Quelles sont les spécificités de cette partition ?
Quand on regarde la production de Rameau, on s’aperçoit que chaque œuvre est un cas de figure différent des autres, un cas unique, un aboutissement. Ce sont comme des univers parfaits les uns relativement aux autres, et à vrai dire y compris dans leur différentes versions. Ce qui, dans Les Boréades, m’apparaît immédiatement remarquable, c’est leur grande architecture, leur conduite extraordinaire la relation au texte et à l’histoire. Les chœurs sont exemplaires et extraordinairement aboutis. C’est l’essentiel qui se dit à chaque fois, et dans un mode à chaque fois innovant. Le premier air d’Alphise, par exemple, est entièrement nouveau. La partition regorge d’éléments inhabituels, à commencer par le nombre d’indicationsprécises données à l’interprète comme les changements de tempi, les indications de rubato, de modes de jeu etc. ; l’orchestration y est large, avec la présence des cors ; les mouvements sont extrêmement virtuoses, y compris pour la voix qui se voit attribuer une véritable fusée qui se termine par un contre-ut ; les notes répétées aux instruments et à la voix évoquent le mouvement des océans : tout est instable dans cet air à l’image de l’âme tourmentée d’Alphise.
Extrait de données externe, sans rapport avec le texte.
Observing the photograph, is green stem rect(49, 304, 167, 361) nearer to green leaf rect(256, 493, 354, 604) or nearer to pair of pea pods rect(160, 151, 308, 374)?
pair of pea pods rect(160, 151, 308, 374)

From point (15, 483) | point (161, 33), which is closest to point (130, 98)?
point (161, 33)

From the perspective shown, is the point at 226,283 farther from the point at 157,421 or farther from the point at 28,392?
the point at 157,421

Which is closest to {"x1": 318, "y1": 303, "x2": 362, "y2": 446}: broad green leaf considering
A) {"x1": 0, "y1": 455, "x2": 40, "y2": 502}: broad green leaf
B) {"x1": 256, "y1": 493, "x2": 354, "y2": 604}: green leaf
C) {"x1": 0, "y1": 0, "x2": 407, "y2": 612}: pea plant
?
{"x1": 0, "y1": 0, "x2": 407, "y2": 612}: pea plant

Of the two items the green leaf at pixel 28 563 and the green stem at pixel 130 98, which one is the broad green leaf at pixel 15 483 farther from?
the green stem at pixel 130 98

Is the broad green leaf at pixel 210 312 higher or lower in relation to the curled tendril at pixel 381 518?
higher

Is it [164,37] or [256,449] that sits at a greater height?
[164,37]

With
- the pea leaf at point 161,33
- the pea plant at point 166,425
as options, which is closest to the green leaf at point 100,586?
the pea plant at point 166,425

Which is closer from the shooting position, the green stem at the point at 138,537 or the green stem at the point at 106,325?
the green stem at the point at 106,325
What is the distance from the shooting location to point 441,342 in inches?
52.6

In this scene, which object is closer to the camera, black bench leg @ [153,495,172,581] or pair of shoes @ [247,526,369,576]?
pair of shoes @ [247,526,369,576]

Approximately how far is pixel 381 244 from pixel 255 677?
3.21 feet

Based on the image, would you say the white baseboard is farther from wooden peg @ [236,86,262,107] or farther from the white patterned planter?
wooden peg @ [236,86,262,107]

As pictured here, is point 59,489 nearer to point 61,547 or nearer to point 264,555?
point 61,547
On y entend déjà Berlioz et Debussy.Un autre exemple serait l’air d’Aba-ris « Lieux désolés », écrit de manière très elliptique, avec des lambeaux de phrases interrompues qui dépeignent son désarroi devant le monde dévasté. Dans l’entrée de Polymnie, l’utilisation des dissonances, des retards, des septièmes ou neuvièmes est très moderne, ravélienne. La sophistication rythmique de l’ouverture du cinquième acte qui nous décrit l’impuissance de Borée à commander ses vents nous évoque plutôt Stravinsky qu’un compositeur du xviiie siècle. Tous ces moments sont vraiment inouïs.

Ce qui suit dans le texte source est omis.